PROBLEM REQUIREMENTS. Please change "hiking shoe" to "walking shoe" everywhere in the material from the line with "Amongst the choices" through the end, leaving every other word as it is. Give back only those lines.

DATA LISTING.
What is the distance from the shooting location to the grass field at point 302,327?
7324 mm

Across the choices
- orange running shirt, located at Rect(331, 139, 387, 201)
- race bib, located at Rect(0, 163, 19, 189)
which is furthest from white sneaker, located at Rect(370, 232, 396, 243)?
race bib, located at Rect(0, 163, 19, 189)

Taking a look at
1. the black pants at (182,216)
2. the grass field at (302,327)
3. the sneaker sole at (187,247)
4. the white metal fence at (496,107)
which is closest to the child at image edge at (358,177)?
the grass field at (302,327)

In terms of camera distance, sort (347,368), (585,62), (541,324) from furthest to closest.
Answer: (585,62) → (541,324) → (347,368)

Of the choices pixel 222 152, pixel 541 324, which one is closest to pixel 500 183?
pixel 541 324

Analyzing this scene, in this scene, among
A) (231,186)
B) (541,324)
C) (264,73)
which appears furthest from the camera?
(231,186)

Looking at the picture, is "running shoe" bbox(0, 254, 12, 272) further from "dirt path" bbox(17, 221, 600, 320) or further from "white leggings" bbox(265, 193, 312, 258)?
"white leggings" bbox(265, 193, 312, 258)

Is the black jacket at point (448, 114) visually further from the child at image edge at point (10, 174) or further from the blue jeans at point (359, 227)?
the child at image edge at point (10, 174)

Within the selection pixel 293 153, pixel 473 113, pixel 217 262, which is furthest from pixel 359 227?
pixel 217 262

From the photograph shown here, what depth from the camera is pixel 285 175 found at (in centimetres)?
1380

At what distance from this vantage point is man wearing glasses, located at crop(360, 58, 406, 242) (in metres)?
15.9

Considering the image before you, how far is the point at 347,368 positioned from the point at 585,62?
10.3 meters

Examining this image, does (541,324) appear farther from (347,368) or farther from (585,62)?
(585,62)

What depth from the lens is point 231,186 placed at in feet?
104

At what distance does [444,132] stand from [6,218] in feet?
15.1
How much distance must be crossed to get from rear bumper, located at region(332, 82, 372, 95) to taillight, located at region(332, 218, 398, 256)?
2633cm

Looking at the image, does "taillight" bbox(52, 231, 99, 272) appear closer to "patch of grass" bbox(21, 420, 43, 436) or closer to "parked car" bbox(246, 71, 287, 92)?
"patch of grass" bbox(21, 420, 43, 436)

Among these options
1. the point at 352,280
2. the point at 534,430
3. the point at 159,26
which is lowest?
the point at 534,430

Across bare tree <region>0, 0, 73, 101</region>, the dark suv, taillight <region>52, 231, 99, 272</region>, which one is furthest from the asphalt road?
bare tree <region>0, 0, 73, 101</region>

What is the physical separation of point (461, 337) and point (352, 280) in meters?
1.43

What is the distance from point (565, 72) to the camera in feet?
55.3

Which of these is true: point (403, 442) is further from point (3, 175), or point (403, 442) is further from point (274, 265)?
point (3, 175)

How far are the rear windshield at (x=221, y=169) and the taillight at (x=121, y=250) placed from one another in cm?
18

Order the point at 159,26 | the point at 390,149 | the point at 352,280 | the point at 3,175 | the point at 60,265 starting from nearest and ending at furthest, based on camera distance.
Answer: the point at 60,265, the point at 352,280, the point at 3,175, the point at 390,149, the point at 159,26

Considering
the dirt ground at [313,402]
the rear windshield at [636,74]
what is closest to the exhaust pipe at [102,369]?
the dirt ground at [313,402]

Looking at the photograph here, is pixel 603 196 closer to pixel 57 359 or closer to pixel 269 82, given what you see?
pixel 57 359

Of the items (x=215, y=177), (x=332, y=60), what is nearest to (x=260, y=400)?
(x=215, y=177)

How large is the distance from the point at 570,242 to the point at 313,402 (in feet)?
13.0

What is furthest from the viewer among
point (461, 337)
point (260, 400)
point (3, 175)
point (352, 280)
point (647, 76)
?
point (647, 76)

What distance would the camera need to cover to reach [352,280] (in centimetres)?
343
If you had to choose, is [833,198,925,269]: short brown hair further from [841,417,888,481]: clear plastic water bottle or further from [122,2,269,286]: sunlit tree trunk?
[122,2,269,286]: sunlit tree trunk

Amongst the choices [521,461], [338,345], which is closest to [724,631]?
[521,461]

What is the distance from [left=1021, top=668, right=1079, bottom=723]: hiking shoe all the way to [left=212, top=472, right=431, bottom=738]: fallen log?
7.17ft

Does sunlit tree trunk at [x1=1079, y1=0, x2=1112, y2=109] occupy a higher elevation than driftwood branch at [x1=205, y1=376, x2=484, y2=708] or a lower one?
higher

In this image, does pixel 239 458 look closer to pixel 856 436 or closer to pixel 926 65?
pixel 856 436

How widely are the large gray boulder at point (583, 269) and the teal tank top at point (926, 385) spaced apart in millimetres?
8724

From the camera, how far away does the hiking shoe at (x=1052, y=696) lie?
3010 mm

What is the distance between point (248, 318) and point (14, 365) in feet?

SOLVED EXERCISE.
Amongst the choices [521,461], [338,345], which is closest to [724,631]?
[521,461]

What is the distance from [left=1021, top=668, right=1079, bottom=723]: walking shoe all the way to [left=212, top=472, right=431, bottom=738]: fallen log?
7.17ft

Does sunlit tree trunk at [x1=1079, y1=0, x2=1112, y2=109] occupy a higher elevation than driftwood branch at [x1=205, y1=376, x2=484, y2=708] or a lower one?
higher

In this image, does pixel 239 458 look closer to pixel 856 436 or closer to pixel 926 65?
pixel 856 436

How widely are the large gray boulder at point (583, 269) and the teal tank top at point (926, 385) spaced apart in millimetres?
8724

From the camera, how far away does the walking shoe at (x=1052, y=696) lie?
3010 mm

What is the distance between point (248, 318) and point (14, 365) in feet?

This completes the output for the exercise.